The Trailer and Panel for SyFy’s Hunters Promise Allegory with an Emphasis on Gore

The SyFy channel is continuing its trend of producing thought-provoking TV with a new series, Hunters, coming next year. Based on Whitley Streiber’s Alien Hunter books, the show was developed by Natalie Chaidez , a former producer of The Sarah Connor Chronicles and SyFy’s current 12 Monkeys series, and Gale Anne Hurd, the legendary producer behind The Terminator, Aliens, and The Walking Dead. It follows F.B.I. agent Flynn Carroll as he joins the ExoTerroismUnit, a secret government agency who capture the aliens, called Hunters, who live among us. His partner, Regan is a Hunter who has taken  the humans’ part, and she’ll be key to helping him find his kidnapped wife. Click through for the full trailer!

The Hunters panel was a fascinating mix of elements, with star Britne Oldford being dazzled by her first-ever Con “My first live action movie was Star Wars – thanks mom!” Special effects man Justin Dix, who most recently worked on The Babadook, was basically just glee in human form. Whitley Streiber, the famous author of Communion, seemed a bit worried that any aliens living among us might be angry about the show, and Natalie Chaidez and Gale Anne Hurd took everyone on a whirlwind tour of the last 30 years of sci-fi TV and film.

They began with a bit of conversation about the practical effects – “Bring Prac Back!” became Dix’ mantra for the panel – and showed the crowd some gorgeous sketches and gruesome alien autopsy scenes. They showed an alien skull to demonstrate their method of working on the alien anatomy fro mthe inside out. Dix showed off an example, a skull he’s brought with him, and then made a fun announcement: since all the alien skulls were 3D-printed, SyFy has put the skull file on their site, so you can download it and print your own alien skull! Dix also enthused about the work of James Cameron and Rob Bottin, and very visibly blushed when Hurd compared him to Greg Nicotero.

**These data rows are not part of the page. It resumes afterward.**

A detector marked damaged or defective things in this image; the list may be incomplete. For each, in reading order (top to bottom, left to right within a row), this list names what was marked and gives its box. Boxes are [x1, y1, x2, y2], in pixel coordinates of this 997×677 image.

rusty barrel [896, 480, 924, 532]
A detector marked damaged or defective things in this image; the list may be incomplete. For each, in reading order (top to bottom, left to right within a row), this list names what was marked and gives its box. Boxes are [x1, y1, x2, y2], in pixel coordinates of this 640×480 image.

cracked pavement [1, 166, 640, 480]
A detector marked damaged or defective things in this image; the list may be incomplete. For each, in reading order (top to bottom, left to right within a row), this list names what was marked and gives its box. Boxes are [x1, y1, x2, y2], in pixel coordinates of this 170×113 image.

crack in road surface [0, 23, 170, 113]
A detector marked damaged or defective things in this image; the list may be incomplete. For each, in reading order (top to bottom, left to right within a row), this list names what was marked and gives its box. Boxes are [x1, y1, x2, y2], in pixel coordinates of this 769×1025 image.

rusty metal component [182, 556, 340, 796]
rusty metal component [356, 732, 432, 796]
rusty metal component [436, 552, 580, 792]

Another highlight of the show was SyFy’s willingness to be writer-friendly. They gave the show enough lead time, or, as Chaidez called it, “alien incubation time” to write a complete arc of 13 screenplays before they began shooting, in addition to encouraging them to build a world from the ground up. “Syfy let us do it European-style!” Hurd said, to applause.

Asked why Oldford’s character, Regan, is hunting her own people, the actor brought in a real-world comparison. “Everyone is trying to figure out your place. As a person of mixed race, as well as a woman, I think that’s always tricky. How do you fit in? Can you be part of one group? Can you just be yourself?” She went on to talk about geek culture in general:

The reason why I love this Comic-Con world, and sci-fi is that reality can be hard. These genres give us a platform to be able to deal with our own reality, and life, in a way that’s fun. It changes lives, and sometimes saves lives.

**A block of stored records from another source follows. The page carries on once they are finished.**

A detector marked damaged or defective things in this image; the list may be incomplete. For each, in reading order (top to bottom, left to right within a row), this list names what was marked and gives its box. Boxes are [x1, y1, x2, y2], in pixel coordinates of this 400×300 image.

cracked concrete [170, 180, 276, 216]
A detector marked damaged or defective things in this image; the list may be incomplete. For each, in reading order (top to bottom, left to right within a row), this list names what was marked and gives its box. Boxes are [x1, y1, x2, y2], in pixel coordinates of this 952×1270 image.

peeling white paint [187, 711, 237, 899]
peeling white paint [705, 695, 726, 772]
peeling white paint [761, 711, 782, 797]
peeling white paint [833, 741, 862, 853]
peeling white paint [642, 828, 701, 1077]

Gale Anne Hurd loves the chance to tackle another bit of life’s rich pageant. “Who are we when we confront our deepest fear? Do we become the monster we fear? In The Walking Dead, the zombies don’t get to talk to you, but in Hunters they can. We’ve given a voice to the monster, and that’s really exciting to me.”

She and Chaidez went on to discuss women in their work, in response to a wonderful fan question:

Chaidez: Do I set out to create strong female characters? Yes. Regan does some really dark shit, guys. And I think it’s not often that women get to explore the darkness inside.
Hurd: What is that test, the Bechdel Test? I don’t think I’d ever be able to create something that would fail it. That isn’t the world that I live in, where women are only victims or playthings, or only talk about the men in their lives. We’re not living in a time when a network exec would say ‘Whaddya mean there’s a strong female character, no one will buy that!’ Now, the story in The Terminator is Sarah Connor’s story, but if The Terminator had been titled Sarah Connor we might not have gotten the movie made. But we’re getting to the point where women’s stories will finally be 50% of the stories
Chaidez:We have a female DP on Hunter, Bonnie Elliot. I’ve worked in TV for 20 years and I’ve never had a female DP before! And she’s great!
Gale: And look at all the women working in Dix’s shop!

But to return to Streiber’s concerns, “What if the aliens are real, and they don’t like the show? What happens to the guy this came out of?”